## Text shown
§

A Phi Beta Kappa graduate of Brandeis University, Margaret Salinger was awarded the Saval-Sachar scholarship for historical research. Salinger also has a M.Phil from Oxford University and attended Harvard Divinity School.
Chat Moderator: Thank you for joining us this morning, Margaret Salinger, and welcome to CNN.com.
Margaret Salinger: Thank you for having me. I look forward to chatting online. This is a new experience for me.
Chat Moderator: Please tell us about your new book, "Dream Catcher."
Margaret Salinger: It's slightly different than the traditional memoir. I wrote my own story first. I'm a historian at heart, and to really understand somebody, I like to put them in context. I did a lot of historical research and a number of interviews with the women in our family, including my father's sister and my mother.
There's a good bit of history that was certainly new to me about growing up in New York in the 20s and 30s as a half-Jew. I discovered a lot of things that I didn't know about anti-Semitism in America that took a lot of my father's, what I'd considered to be idiosyncrasies, and really made sense of them, put them in a context.
For example, in his books, he rails against Ivy Leagues and, in person, he has been quoted as saying, "I break out in a rash anytime I'm too close to Ivy," referring to Ivy Leagues. I always assumed this was one of daddy's things, one of his hot buttons. All of our parents have hot buttons.
But when I discovered the tremendous anti-Semitism that existed on the part of most respected and vocal persons in our society in the 20s and 30s, heads of universities -- about quota systems and the way they sound in a wonderful book called "Anti-Semitism in America" -- what was fascinating was what people said when they tried to say nice things about a Jew. This book had letters of recommendation for their Jewish students applying for jobs, who then became famous historians. They would say things like, "He's one of the few Jews that doesn't get on one's nerves." Or, "He's white in every way."

§

(Raw records)
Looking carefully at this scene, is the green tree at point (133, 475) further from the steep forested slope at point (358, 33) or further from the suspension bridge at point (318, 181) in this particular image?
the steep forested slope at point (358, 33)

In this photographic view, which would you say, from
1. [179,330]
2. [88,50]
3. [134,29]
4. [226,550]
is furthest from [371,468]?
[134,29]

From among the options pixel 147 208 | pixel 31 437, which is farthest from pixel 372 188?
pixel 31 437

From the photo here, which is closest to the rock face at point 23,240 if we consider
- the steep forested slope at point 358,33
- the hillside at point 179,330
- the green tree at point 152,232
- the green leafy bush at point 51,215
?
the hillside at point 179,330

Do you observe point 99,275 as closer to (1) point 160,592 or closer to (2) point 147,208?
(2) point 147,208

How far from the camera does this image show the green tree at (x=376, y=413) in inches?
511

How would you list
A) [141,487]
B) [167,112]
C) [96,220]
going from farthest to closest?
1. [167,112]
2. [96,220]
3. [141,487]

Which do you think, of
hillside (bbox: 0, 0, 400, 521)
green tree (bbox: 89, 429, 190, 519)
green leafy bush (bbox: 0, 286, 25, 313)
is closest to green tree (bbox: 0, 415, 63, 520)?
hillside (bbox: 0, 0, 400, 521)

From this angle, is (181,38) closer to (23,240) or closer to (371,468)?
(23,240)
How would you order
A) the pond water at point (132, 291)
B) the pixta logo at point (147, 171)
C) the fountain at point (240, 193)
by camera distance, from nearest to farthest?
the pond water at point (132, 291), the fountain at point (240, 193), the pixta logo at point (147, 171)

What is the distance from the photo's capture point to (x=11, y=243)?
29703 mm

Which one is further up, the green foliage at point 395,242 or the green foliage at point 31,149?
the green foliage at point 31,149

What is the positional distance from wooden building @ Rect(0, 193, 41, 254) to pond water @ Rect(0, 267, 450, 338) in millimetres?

§

## Task set
**A)** In the Margaret Salinger interview, which scholarship did she receive?
**B)** Carry the Margaret Salinger interview forward from its last sentence.
The records are separate material, apart from the Margaret Salinger interview.

## Answers to the problems
**A)** The Saval-Sachar scholarship for historical research.

**B)**
So, in many ways, the historical research I did took the man off the pedestal of this sort of myth that he sprang from nowhere, that he is a recluse not attached to any family or community or background, and put him squarely in the realm of human beings, which is not a bad place to be.
I think you dehumanize someone when they are on a pedestal, and they become a projection of one's wishes, rather than who they really are.
Question from Elliemk: Why did you choose to write the book and have it published before your father died, instead of waiting until he died so he wouldn't be so upset?
Margaret Salinger: I think that's a very good question, and it's one that I thought long and hard about. I came to the conclusion that it would be cowardly of me. It felt a bit like stabbing someone in the back to talk about someone after they're dead. It seems dirty pool to me. I'd rather have someone say something to my face than behind my back.
I think intelligent people, moral people, can disagree and would come up with a different conclusion and feel it was the right thing to do to wait until he died. It felt wrong to me. After long thought, it felt like the right thing to do, to do it now while, if he wishes to, I can still take the heat.
Question from Tribe: Ms. Salinger, have you been in contact with your father? If not, is that your reason for a tell-all?
Margaret Salinger: First of all, I don't think it is a tell-all. I was speaking with Susan Stamburg from NPR the other day, and she said someone asked her if this was a "daddy dearest," which is what you think of with a tell-all. She said she thought it was a "daddy-why?" It's more an ask-all than tell-all, asking questions.
I have not been in contact with him since it hit the press that the book was coming out. Call me chicken. There hasn't been any formal, "Oh, we're not talking to each other." I want to wait until his anger subsides some, and he's had a chance to read the book, and then we'll see what happens.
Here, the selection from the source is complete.